Mais ce rapport de filiale dépendance du théologien avec l’Écriture implique que la doctrine énoncée, pour être fidèlement ? reproduite devienne la vérité propre de la conscience elle-même. Si nous disons que les principes dogmatiques empruntent à la Parole de Dieu toute leur raison d’être, nous devons ajouter qu’il faut aussi qu’ils puissent s’affirmer dans la conscience, comme des vérités vivantes et agissantes, démontrant par leur action leur valeur et leur autorité propre, indépendamment du texte qui les énonce. Ce n’est qu’à la condition de satisfaire à cette double exigence qu’ils deviendront réellement des principes dogmatiques. Aussi longtemps que la Dogmatique n’énoncera une vérité qu’au nom de la lettre des Écritures, sans lui assigner sa valeur intime et propre, ou aussi longtemps qu’elle ne pourra invoquer en sa faveur qu’une signification idéale et religieuse, sans pouvoir revendiquer pour elle le texte révélé, le problème attendra sa solution.
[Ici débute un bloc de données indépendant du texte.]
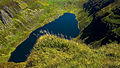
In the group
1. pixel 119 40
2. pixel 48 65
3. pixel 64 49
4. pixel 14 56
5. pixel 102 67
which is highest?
pixel 14 56

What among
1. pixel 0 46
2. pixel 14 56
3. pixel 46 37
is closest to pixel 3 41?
pixel 0 46

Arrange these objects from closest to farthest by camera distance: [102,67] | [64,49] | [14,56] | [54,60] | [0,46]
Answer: [102,67] < [54,60] < [64,49] < [14,56] < [0,46]

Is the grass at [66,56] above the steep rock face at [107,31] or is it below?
below

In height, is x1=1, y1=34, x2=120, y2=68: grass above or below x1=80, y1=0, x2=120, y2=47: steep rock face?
below

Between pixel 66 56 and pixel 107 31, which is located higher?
pixel 107 31

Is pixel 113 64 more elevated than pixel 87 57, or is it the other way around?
pixel 87 57

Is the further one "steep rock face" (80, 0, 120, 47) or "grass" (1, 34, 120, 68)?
"steep rock face" (80, 0, 120, 47)

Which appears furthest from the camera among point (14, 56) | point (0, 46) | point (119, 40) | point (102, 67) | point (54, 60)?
point (0, 46)

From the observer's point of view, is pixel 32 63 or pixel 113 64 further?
pixel 32 63

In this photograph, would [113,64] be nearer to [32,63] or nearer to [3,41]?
[32,63]

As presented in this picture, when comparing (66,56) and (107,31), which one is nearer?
(66,56)

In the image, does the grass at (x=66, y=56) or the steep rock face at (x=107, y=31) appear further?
the steep rock face at (x=107, y=31)
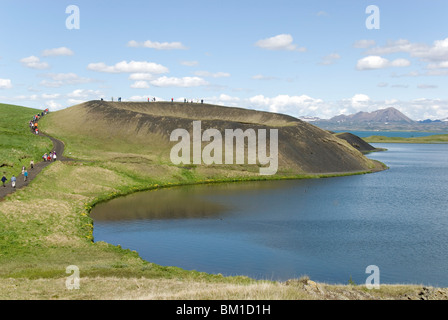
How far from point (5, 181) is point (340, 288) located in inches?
2472

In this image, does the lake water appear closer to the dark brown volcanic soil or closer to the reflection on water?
the reflection on water

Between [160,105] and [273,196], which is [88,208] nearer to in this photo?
[273,196]

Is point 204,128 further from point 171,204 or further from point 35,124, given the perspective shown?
point 171,204

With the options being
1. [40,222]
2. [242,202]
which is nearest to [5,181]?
[40,222]

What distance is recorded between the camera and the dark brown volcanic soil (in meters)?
127

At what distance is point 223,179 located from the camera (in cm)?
10488

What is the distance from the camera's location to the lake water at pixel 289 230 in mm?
40438

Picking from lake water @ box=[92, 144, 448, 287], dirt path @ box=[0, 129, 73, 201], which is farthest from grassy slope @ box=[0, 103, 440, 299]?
lake water @ box=[92, 144, 448, 287]

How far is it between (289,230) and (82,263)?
26981 mm

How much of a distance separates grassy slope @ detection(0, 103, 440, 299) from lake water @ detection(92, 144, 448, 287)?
3.65 metres

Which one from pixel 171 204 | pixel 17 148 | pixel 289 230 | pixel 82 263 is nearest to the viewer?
pixel 82 263

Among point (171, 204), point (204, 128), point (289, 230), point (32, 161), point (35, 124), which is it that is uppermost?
point (35, 124)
L’usage de l’Écriture pour la Dogmatique ne doit pas se borner à citer et à mettre en regard des textes isolés, car ce serait accréditer cette conception étroite et fausse que, pour être vraie, une proposition doit d’abord pouvoir se démontrer telle par la lettre elle-même de la Bible. Nous sommes heureux de nous rencontrer ici avec Schleiermacher, et de pouvoir dire avec lui que notre discipline doit apprendre les Écritures, de manière à n’avoir plus à les citer à l’aide de textes arrachés au contexte, mais en se pénétrant de l’Esprit qui anime le Livre lui-même, et en s’appropriant sa véritable signification. A ce prix seulement on pourra conquérir un résultat dogmatique véritablement scripturaire.
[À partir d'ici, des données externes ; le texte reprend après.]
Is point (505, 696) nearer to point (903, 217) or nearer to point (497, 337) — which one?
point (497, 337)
Remarque. — Pour les chrétiens, l’Ancien Testament trouve sa sanction dans le Nouveau ; et en tant que le Testament de la préparation, il ne peut avoir d’autre autorité canonique que celle que lui confère la réalisation de l’économie qu’il préfigure. Par son union intime et vivante avec le Nouveau Testament, non seulement il conserve sa valeur pour l’explication et l’intelligence de ce livre, mais il est d’un prix infini comme étant l’exposé des desseins et du plan de Dieu pour l’éducation du peuple élu ; à ce titre, il est par excellence la loi et la prophétie. Envisagé comme le type ou la préfiguration des biens éternels, il sera toujours utile « pour enseigner, pour corriger, pour reprendre en toute justicea ». Si nous rejetons bien résolument la conception gnostique qui affranchit l’Église chrétienne de tout rapport avec l’Ancien Testament, nous n’acceptons pas davantage la conception judaïque qui voudrait lui conférer une autorité égale à celle du Nouveau. L’Ancien Testament ne peut pas être à lui-même sa propre explication ; il n’est pas, pour parler avec saint Pierre, d’une interprétation particulière (ἰδίας ἐπιλύσεωςb). Il ne sera pour le chrétien une vérité actuelle qu’à la condition d’être interprété spirituellement (πνευματικῶς), c’est-à-dire au point de vue du Nouveau Testament, ainsi que l’apôtre Paul nous en a donné l’exemple. Ce que nous disons ici s’applique tout particulièrement aux Psaumes et aux prophètes, la partie la plus évangélique de l’Ancien Testament. Le trésor inépuisable de lumière et d’édification, leur contenu essentiel, ne peut être utilisé et devenir une vérité présente que pour la conscience chrétienne régénérée et transformée par l’esprit nouveau du christianisme.
a – 2 Timothée 3.16.
b – 2 Pierre 1.20.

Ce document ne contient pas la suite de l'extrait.